▶ OBJECTIVE
Quote each of the records below word for word, omitting the pictures.
--------------------------------
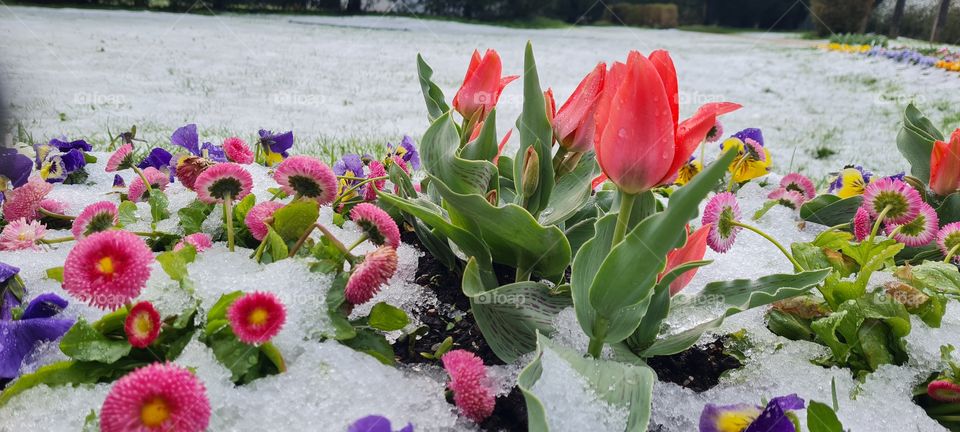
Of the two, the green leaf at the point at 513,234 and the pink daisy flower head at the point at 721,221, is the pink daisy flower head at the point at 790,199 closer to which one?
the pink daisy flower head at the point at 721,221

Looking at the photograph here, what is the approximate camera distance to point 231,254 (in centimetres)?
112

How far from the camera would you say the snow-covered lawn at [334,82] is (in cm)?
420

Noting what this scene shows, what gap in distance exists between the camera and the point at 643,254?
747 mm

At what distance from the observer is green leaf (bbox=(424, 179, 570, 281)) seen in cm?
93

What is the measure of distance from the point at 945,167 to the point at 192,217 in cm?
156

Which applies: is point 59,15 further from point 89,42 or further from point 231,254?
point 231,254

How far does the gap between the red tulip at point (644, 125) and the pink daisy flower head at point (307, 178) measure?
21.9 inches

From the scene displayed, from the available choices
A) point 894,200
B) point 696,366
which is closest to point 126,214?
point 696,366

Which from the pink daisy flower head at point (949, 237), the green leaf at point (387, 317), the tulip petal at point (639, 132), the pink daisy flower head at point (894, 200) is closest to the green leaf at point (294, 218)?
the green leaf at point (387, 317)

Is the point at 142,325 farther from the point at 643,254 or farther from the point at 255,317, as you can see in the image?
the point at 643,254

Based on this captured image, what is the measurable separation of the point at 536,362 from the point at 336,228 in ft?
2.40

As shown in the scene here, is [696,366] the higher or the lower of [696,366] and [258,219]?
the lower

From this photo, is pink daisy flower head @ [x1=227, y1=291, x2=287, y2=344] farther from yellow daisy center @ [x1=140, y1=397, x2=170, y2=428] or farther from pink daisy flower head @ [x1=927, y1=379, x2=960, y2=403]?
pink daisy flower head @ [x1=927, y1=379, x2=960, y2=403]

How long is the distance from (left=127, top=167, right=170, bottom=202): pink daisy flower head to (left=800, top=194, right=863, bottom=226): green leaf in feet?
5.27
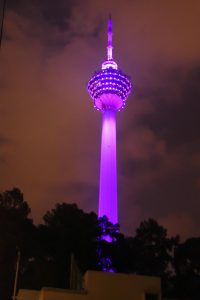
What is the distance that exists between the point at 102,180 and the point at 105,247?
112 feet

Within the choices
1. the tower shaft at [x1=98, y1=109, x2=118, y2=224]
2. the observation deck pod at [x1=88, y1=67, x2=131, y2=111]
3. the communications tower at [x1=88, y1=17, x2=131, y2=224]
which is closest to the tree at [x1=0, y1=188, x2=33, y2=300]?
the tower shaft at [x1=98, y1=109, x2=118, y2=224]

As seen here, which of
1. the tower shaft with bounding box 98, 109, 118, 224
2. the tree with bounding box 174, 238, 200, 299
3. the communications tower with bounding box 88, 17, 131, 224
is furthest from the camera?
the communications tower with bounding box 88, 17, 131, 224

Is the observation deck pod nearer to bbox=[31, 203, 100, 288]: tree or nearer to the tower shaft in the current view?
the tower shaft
--------------------------------
▶ EXPECTED ANSWER
Of the two, the green leaf at the point at 513,234 and the pink daisy flower head at the point at 721,221, is the pink daisy flower head at the point at 790,199 closer to which one?
the pink daisy flower head at the point at 721,221

Looking at the photograph here, what is the approximate camera distance to point 231,254 (in centimetres)?
112

How far from the camera would you say the snow-covered lawn at [334,82] is (in cm)?
420

Noting what this scene shows, what gap in distance exists between the camera and the point at 643,254?
747 mm

At what distance from the observer is green leaf (bbox=(424, 179, 570, 281)) seen in cm?
93

What is the measure of distance from the point at 945,167 to the point at 192,217 in cm?
156

Which applies: is point 59,15 further from point 89,42 or further from point 231,254?
point 231,254

How far does the gap between the red tulip at point (644, 125) and the pink daisy flower head at point (307, 178) measure?
21.9 inches

From the scene displayed, from the available choices
A) point 894,200
B) point 696,366
which is closest to point 126,214?
point 696,366

Which from the pink daisy flower head at point (949, 237), the green leaf at point (387, 317), the tulip petal at point (639, 132), the pink daisy flower head at point (894, 200) is closest to the green leaf at point (294, 218)?
the green leaf at point (387, 317)

Is the point at 142,325 farther from the point at 643,254 or farther from the point at 255,317, as you can see in the image?
the point at 643,254

Based on this captured image, what is the measurable separation of the point at 536,362 from the point at 336,228 in ft?
2.40

As shown in the scene here, is [696,366] the higher or the lower of [696,366] and [258,219]?
the lower

From this photo, is pink daisy flower head @ [x1=227, y1=291, x2=287, y2=344] farther from yellow daisy center @ [x1=140, y1=397, x2=170, y2=428] or farther from pink daisy flower head @ [x1=927, y1=379, x2=960, y2=403]?
pink daisy flower head @ [x1=927, y1=379, x2=960, y2=403]

How long is the distance from (left=127, top=167, right=170, bottom=202): pink daisy flower head to (left=800, top=194, right=863, bottom=226): green leaf in feet?
5.27
What is the distance that exists between the point at 102,180 and the point at 105,247?
112 feet

Within the choices
1. the tower shaft at [x1=98, y1=109, x2=118, y2=224]
2. the observation deck pod at [x1=88, y1=67, x2=131, y2=111]
3. the communications tower at [x1=88, y1=17, x2=131, y2=224]
which is closest to the tree at [x1=0, y1=188, x2=33, y2=300]?
the tower shaft at [x1=98, y1=109, x2=118, y2=224]

As seen here, which of
1. the tower shaft with bounding box 98, 109, 118, 224
2. the tree with bounding box 174, 238, 200, 299
3. the communications tower with bounding box 88, 17, 131, 224
is furthest from the camera?
the communications tower with bounding box 88, 17, 131, 224

Is the observation deck pod nearer to bbox=[31, 203, 100, 288]: tree or nearer to the tower shaft in the current view?
the tower shaft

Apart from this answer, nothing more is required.